One is Harry Reid's decision to muscle his caucus together and weaken the minority's ability to offer amendments to a measure after cloture has been invoked. Philip Klein has a helpful summary:
And what caused Harry Reid to rewrite rules in this way? A desire to keep the Senate from having a vote on Obama's jobs bill. Is the president's plan that toxic (or that much of a pipe-dream) that his own party doesn't want to vote on it in the Senate?Tonight, McConnell made what's called a "motion to suspend the rules," to allow a vote on the amendments. Such motions are almost always defeated, because they require a two-thirds majority to pass. But they're another way for the minority party to force uncomfortable votes. Even though the minority party doesn't get a direct vote on the amendment, how somebody votes on the motion becomes a sort of proxy for such a vote. In this case, for instance, if Democrats had voted down a motion for a vote on Obama's jobs bill, it would have put them in an awkward spot.
Though it's been the standing practice of the Senate to allow such motions by the minority, tonight Reid broke with precedent and ruled McConnell's motion out of order, and was ultimately backed up by Democrats.
So, the end result is that by a simple majority vote, Reid was able to effectively rewrite Senate rules making it even harder than it already is for the minority party to force votes on any amendments.
Democrats seem to fear that they're on the verge of losing control of the public narrative. This attempt to shut out minority voices is a flailing attempt to provide uniformity to that narrative, to shut out any competing principles or politically embarrassing facts.
This brings us to the second piece of performance art: Lawrence O'Donnell's interview with Herman Cain. Cain is often most effective in these talking-head encounters, and the vitriol of O'Donnell's questions helped the Republican presidential contender portray himself in a good light. The interview is worth watching in full, but a few points bear particular mention.
Perhaps one of the most striking features of this interview is O'Donnell's apparent desire to jump in the timewarp machine and approach the campaign of 2012 like it's 1968.
In a time when millions suffer in long-term unemployment, the national debt is skyrocketing, and the globe's political-diplomatic order is on the verge of disintegrating, O'Donnell seems much more concerned about whether Herman Cain was sufficiently activist about Civil Rights in the 1960s: why didn't he join in the Freedom Rides? Where was he during the protest marches? It seems rather bizarre to think that Cain's viability as a presidential candidate should depend upon if he went to marches fifty years ago. The premise of O'Donnell's questions seem to suggest that there was only one route for a virtuous "black" man in 1960s America: engaged on the frontlines of political activism. While I think that the fight for Civil Rights was a virtuous activity, it was not the only one. And the totalizing narrative on race that O'Donnell was edging toward seems less than desireable.
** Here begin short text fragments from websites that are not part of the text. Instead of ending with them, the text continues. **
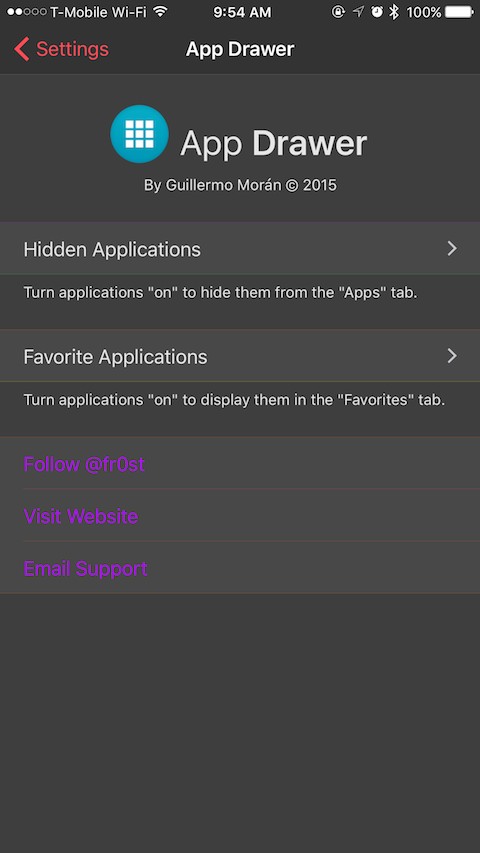 AppDrawer : Cydia tweak new v1.1-1 ($1.99) - Φωτογραφία 2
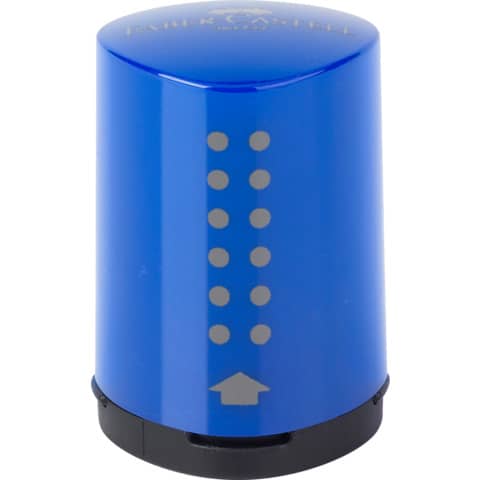 FABER-CASTELL - Einfachspitzdose Grip 2001 Mini - rot/blau
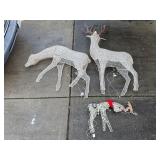 Outdoor Reindeer Decor - Rough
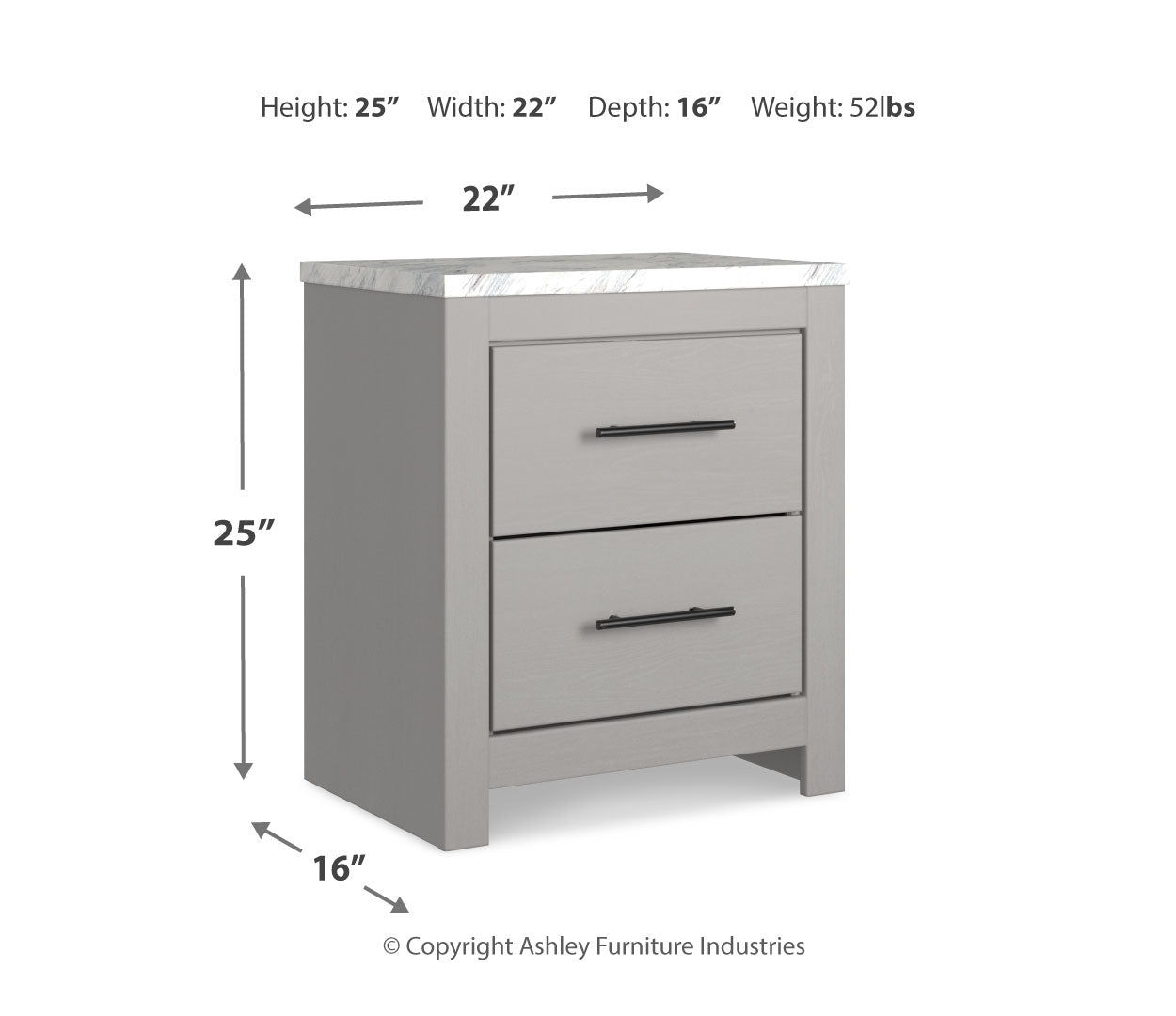 Cottonburg Two Drawer Night Stand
Vietnam was another fixation of O'Donnell here. As he's done in the past, O'Donnell seemed unable to resist indulging in a little militarism (and more than a little opportunism) when he claimed he was "offended" that Cain had the temerity to run to be Commander-in-Chief without having volunteered to serve in Vietnam. Apparently working on ballistics with the Department of Defense during the war (which Cain did) does not count as a sufficient contribution to the war effort. Based on O'Donnell's premise that it's "offensive" to dare to be president without having volunteered to go on the battlefield, I presume he spits upon the picture of Franklin D. Roosevelt (that "chickenhawk" who took a cushy job in military administration instead of volunteering to fight during World War I) and looks upon the administration of Bill Clinton (no Vietnam volunteer he) as an offensive abomination in American history.
O'Donnell's rabid attempt to caricature Cain as a cowardly lackey of The Man shows a deep anxiety about the failure of Barack Obama's "progressive" dreams. And it's unfortunate that this anxiety is manifesting (and will no doubt increasingly be manifesting) in vitriol, personal enmity, and snide rhetorical questions. There are some shortcomings to Cain's economic plans, and O'Donnell was stronger when interrogating Cain about actual policy options that could affect the future of the USA---and not when playing the grand inquisitor of the 1960s.
Our nation is in great trouble, and the best route out of this danger is the well-intentioned interrogation of all possible options. Instead of the rhetoric of exclusion, the tactics of totalization, and the drug of demagoguery, the spirit of charity and rationality would much better serve our purpose.